[Saved entries]
- - - -

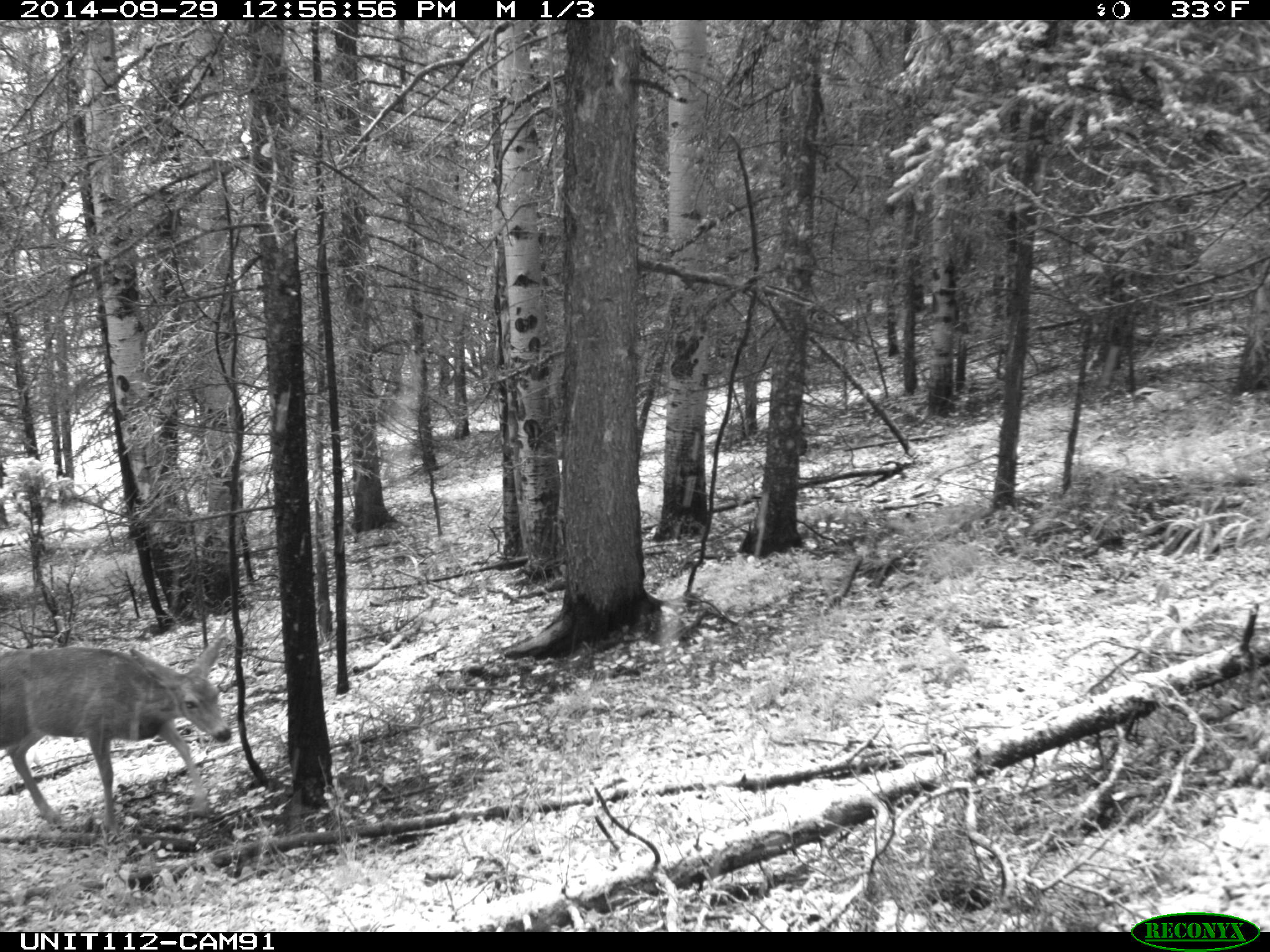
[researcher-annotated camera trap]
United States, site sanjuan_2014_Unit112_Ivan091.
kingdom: Animalia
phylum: Chordata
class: Mammalia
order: Artiodactyla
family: Cervidae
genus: Odocoileus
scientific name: Odocoileus hemionus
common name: mule deer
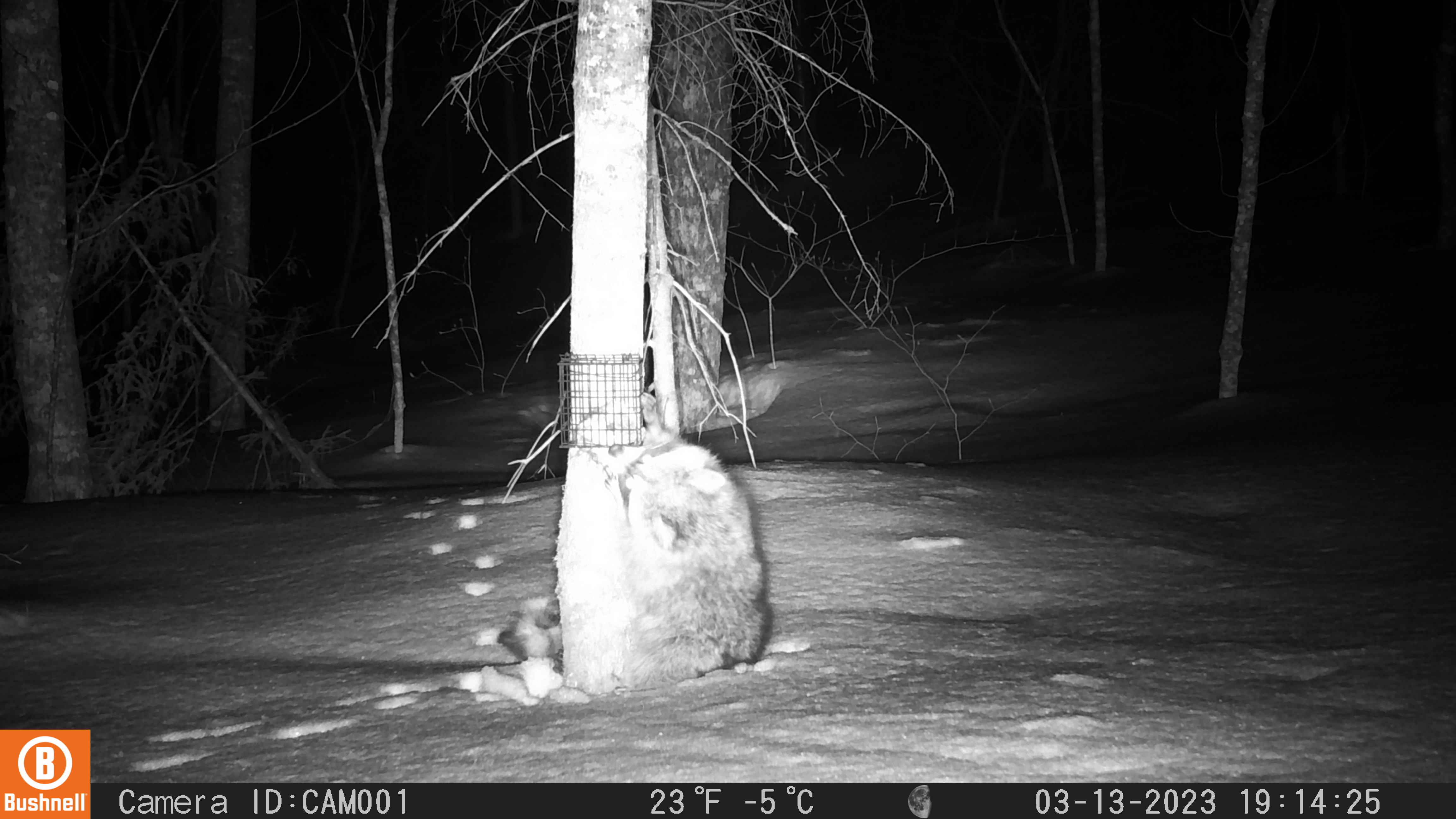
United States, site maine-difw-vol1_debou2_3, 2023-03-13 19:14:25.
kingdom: Animalia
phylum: Chordata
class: Mammalia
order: Carnivora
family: Procyonidae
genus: Procyon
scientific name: Procyon lotor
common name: raccoon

- - - -

- **TASK BRIEF**:
Every line of the records above must reappear exactly, though the pictures must not.

- **FINISHED TASK**:
[researcher-annotated camera trap]
United States, site sanjuan_2014_Unit112_Ivan091.
kingdom: Animalia
phylum: Chordata
class: Mammalia
order: Artiodactyla
family: Cervidae
genus: Odocoileus
scientific name: Odocoileus hemionus
common name: mule deer
United States, site maine-difw-vol1_debou2_3, 2023-03-13 19:14:25.
kingdom: Animalia
phylum: Chordata
class: Mammalia
order: Carnivora
family: Procyonidae
genus: Procyon
scientific name: Procyon lotor
common name: raccoon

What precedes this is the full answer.